Doing the shoe-game from an admin position this year was awsome.
I learned a lot about myself, about teaching, about where i've come in commerce, and where i came from. I can look back and see that I learned a LOT.

In terms of actual learnign in class however this semester, i learned Squat.
I can remmeber that i downloaded A LOT of movies, a LOT of music, and basically checked email etc etc etc.

So, now i sit here with 2 take home exams, and 3 major term finals. In 10 days.
That's all that is between me and norway really.


Except that I really hoenstly must learn 1 ENTIRE course,
I must read the readings for 2 ENTIRE courses --> ACK!
I must also learn to apply and make sick ass notes for my Law class which im doing poorly in.
And then there is the most random class ever, which i learned a lot in, but MAN O MAN do i hate research papers.
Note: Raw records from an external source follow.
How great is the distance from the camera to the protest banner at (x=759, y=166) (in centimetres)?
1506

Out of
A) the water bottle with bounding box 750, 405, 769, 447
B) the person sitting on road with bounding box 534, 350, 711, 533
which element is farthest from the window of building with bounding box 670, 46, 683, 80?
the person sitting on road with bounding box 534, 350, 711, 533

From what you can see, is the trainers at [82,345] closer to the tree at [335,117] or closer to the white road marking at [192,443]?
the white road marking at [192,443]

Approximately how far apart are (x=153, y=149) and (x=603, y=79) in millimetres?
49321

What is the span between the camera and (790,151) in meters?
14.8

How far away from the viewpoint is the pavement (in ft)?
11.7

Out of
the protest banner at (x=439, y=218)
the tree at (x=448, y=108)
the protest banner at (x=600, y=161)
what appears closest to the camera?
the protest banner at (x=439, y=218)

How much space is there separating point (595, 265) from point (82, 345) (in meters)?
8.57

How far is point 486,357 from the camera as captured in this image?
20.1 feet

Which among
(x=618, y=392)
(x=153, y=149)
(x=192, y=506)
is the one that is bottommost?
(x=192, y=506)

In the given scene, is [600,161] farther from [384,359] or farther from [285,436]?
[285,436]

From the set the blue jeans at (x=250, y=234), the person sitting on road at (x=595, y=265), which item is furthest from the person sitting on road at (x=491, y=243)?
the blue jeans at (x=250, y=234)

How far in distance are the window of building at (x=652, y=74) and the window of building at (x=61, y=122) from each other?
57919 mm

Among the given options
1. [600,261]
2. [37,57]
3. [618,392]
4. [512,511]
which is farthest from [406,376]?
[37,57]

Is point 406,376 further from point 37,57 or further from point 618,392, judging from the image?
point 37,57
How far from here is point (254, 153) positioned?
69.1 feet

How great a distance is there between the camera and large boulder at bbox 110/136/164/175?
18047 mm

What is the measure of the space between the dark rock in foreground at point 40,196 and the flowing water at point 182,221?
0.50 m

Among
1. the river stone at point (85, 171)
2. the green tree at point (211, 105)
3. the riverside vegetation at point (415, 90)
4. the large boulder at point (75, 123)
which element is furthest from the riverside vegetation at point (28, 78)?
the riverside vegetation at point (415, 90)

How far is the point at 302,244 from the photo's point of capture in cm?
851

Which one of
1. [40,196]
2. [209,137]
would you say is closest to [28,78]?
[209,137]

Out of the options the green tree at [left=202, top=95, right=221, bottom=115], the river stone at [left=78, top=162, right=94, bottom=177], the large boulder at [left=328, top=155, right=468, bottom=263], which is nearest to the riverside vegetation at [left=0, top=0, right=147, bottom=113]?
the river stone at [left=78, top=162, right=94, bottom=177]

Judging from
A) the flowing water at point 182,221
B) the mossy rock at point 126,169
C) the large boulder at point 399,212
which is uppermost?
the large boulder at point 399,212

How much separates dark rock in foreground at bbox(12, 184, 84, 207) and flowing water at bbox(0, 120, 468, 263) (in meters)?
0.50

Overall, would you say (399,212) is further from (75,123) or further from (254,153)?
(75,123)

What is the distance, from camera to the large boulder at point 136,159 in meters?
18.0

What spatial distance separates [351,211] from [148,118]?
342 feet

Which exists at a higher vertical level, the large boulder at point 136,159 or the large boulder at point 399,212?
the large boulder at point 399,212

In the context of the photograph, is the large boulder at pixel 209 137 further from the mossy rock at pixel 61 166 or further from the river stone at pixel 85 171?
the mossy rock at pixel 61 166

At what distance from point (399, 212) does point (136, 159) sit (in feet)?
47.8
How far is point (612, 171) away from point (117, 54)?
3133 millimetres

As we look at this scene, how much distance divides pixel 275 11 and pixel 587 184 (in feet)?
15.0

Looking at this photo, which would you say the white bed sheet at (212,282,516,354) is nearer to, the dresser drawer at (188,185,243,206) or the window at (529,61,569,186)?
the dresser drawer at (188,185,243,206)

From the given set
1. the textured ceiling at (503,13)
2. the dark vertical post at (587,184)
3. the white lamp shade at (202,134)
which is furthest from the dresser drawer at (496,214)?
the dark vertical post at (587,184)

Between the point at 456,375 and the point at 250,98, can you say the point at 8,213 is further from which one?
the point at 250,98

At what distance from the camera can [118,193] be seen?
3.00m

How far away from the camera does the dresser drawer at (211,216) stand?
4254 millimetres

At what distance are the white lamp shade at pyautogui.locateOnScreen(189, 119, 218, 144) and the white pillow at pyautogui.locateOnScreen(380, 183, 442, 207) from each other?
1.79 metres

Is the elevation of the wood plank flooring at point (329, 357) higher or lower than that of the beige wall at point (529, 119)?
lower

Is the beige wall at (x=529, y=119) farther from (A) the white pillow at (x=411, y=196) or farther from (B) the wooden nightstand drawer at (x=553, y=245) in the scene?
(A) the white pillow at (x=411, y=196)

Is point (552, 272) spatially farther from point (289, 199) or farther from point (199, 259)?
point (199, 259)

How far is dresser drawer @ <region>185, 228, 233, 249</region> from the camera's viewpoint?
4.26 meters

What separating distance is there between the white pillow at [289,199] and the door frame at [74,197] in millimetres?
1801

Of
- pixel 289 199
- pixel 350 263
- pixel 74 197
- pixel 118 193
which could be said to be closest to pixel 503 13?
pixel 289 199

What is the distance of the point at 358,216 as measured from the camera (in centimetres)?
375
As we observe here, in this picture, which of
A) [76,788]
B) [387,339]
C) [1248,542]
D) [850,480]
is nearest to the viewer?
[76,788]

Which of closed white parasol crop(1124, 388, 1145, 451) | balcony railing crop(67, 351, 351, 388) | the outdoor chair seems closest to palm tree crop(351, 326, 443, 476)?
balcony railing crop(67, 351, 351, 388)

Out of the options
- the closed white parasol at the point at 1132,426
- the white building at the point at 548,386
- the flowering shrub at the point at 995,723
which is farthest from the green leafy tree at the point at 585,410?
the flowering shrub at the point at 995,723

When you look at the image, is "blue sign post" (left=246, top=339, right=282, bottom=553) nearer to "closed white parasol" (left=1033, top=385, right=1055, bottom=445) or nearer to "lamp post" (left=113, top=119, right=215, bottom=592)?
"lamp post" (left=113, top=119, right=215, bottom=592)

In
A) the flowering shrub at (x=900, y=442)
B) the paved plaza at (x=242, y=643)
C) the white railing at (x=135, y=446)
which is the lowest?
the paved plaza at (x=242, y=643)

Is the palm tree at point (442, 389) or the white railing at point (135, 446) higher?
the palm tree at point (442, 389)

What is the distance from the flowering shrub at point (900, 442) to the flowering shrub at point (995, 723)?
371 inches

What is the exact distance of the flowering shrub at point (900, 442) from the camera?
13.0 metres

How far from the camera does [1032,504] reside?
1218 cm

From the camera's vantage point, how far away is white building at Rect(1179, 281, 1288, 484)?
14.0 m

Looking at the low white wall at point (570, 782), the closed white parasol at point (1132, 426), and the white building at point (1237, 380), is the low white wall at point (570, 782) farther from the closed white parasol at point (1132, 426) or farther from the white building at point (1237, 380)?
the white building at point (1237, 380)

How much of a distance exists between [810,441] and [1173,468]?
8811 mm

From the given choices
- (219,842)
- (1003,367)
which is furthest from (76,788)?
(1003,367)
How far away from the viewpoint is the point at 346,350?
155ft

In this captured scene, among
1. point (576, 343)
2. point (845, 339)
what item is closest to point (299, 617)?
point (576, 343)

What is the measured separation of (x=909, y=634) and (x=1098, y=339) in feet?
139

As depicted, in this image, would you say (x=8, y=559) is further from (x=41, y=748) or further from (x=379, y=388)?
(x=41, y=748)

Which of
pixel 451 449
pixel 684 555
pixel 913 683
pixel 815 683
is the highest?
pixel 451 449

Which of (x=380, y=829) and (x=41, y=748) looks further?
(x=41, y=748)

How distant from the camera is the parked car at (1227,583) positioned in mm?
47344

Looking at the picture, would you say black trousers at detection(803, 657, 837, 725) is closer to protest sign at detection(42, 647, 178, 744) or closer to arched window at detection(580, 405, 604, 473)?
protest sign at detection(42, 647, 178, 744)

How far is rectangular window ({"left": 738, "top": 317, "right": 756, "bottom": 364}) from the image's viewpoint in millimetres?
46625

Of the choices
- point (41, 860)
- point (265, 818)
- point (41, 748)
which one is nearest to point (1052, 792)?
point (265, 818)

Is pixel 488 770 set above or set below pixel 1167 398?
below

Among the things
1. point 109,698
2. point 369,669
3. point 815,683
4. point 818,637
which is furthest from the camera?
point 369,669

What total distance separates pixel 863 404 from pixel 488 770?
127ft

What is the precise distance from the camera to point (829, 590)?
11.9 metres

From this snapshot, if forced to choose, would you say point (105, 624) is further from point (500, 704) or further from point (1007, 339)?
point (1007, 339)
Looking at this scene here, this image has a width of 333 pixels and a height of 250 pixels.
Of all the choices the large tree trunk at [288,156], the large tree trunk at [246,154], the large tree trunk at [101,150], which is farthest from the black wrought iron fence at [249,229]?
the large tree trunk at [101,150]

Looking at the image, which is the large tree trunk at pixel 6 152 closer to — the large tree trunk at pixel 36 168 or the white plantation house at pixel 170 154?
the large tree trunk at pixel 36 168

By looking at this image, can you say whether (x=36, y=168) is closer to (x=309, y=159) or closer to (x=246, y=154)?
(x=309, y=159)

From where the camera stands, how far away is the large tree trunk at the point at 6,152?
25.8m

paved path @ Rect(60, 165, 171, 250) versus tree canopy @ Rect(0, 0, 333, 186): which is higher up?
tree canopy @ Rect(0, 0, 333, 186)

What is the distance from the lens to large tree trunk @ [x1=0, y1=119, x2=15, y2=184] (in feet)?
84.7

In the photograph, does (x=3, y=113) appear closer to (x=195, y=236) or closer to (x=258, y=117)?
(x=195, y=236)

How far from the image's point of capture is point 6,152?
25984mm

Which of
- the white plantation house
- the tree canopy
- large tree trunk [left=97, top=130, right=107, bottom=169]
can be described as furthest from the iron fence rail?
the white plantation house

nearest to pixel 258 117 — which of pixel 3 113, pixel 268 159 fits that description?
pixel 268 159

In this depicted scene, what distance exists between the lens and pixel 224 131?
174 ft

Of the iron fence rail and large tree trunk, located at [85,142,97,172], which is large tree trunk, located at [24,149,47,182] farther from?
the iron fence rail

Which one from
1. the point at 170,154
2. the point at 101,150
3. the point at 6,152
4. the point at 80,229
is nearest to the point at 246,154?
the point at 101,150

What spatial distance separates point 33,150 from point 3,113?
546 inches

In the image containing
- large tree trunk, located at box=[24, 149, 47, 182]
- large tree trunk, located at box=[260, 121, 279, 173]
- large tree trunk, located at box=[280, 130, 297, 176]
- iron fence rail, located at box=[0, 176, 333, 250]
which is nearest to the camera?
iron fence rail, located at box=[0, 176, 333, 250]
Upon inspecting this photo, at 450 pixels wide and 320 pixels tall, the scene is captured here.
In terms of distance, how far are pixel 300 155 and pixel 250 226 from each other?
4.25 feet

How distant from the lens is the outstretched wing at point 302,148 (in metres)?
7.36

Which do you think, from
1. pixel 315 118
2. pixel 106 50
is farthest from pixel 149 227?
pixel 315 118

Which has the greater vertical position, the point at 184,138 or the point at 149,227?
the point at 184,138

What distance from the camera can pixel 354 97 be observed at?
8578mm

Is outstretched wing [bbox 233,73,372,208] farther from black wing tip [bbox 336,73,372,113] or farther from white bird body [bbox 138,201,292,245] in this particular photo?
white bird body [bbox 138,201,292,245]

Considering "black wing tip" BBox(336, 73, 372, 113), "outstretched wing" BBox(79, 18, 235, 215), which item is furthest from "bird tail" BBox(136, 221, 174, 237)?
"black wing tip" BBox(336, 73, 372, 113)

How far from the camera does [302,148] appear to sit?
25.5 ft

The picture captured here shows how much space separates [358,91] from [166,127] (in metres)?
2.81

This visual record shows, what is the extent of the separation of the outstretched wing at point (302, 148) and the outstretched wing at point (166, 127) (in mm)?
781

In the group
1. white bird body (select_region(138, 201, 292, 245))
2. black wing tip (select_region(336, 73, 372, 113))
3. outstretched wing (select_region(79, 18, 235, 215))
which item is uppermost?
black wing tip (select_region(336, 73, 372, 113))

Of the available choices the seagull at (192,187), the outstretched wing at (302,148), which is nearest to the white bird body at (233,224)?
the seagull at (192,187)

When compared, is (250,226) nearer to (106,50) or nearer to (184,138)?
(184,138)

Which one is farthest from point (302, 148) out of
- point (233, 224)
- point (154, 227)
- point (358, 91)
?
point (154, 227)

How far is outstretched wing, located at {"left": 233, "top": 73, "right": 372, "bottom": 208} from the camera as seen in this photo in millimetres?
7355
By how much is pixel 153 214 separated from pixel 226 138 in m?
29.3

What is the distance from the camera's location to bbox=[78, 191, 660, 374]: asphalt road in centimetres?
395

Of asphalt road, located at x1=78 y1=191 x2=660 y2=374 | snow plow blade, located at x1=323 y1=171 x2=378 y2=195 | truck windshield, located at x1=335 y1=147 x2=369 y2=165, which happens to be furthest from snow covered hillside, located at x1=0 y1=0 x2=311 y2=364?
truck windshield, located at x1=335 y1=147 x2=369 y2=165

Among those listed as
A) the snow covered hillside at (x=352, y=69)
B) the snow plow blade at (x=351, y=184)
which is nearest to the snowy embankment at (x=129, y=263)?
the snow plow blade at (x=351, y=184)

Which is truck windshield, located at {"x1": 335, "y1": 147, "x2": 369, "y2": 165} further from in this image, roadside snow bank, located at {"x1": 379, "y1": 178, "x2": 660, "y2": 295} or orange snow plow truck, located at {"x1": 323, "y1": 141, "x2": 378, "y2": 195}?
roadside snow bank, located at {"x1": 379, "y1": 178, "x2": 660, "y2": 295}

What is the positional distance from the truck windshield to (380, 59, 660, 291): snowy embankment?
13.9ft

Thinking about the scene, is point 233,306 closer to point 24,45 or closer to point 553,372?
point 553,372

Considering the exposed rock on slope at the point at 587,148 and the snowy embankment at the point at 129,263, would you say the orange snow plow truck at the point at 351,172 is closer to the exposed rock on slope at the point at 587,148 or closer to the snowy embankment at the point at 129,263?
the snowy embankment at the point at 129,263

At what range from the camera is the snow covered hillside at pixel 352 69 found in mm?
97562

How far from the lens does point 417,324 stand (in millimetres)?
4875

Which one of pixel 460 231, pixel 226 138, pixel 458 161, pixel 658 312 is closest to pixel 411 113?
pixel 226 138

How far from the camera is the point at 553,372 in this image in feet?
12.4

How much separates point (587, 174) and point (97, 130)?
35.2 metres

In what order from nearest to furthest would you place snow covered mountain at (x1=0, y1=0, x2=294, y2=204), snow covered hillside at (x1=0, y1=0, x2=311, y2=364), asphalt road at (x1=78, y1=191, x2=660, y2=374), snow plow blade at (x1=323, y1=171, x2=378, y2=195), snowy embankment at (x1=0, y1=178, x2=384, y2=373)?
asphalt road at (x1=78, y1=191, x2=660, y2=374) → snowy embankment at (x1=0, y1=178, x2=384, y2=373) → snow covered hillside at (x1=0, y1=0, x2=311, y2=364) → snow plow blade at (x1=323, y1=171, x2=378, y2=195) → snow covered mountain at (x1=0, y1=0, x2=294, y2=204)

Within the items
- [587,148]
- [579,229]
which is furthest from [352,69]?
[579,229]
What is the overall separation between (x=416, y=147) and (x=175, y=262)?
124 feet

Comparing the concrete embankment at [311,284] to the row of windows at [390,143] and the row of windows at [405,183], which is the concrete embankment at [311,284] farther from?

So thats what im up to, I promised Dave a blog, but i owe you guys a whole lot more.
Lots of family trauma on the kingston front.
A little drama on the markham front.
And a GREAT conversation with stew, as part of one of my leadership projects.

I also made a concious effort to stay in touch with Mike chien this semester.
went to his cell group stuff like 3 times this semester. Tongith being a gift-exchange and cookie bakeing and apples to apples night of fun.

I feel as if i can really TRULY talk to seven people in my life now. honestly
Andy (tho its sometimes hard because he is so frikken horny)
Stew (i still look up to him)
Rob (It's interesting how our friendship rollercoasters, lets say this is an "up")
Dave (Never been closer, tho id like to see whats going on in Guelph first hand :P )
Cameron ( Truly a guy i can't understand, but relate to immensly)
Bryan ( A rich kid, but a good one)
Alex ( Helps me chill out)

So you all are who im leaving as i go to Norway and hopefully "find myself".

The girl thing prolly won't work out, but i shot myself in the foot anyways.

I didn't just procrastinate this semester, I truly just didn't work hard at all, I thought i did, but i really don't think i did. I'm pretty sure i can "once again" pull these exams off, but its not going to be pretty, and it's not going to be much fun and it's not going to be a good result, just a fair one.

And yet all semester i've been preaching that i'm ok with mediocracy,
I've been preaching, studying SMART, not hard.
But i didn't even study SMART, and i didn't study hard.
Bad combo.

I at least know that Andy prolly studied HARD, and i hope smart. I hope it works out!

Ok, thats my thoughts. Honestly, i shoulda blogged a while ago, i dunno why i didn't.
I dont know what happened this semester. I gotta so some serious reflection.
And i gotta get back into a more ACTIVE lifestyle, not just playing sports.

But then agian .. thats prolly been the highlight of the semester.
Winning MENS ultimate frisbee.
Losing in semi-s of Innertube waterpolo.

And just all around having a DAMN good time. I just feel as if maybe i pushed that a little to far this time.

Don't forget i didn't score a summer job, so im just gonna waste more time/money abroad.
And i want to go a mess around. I just need to feel that i deserve to.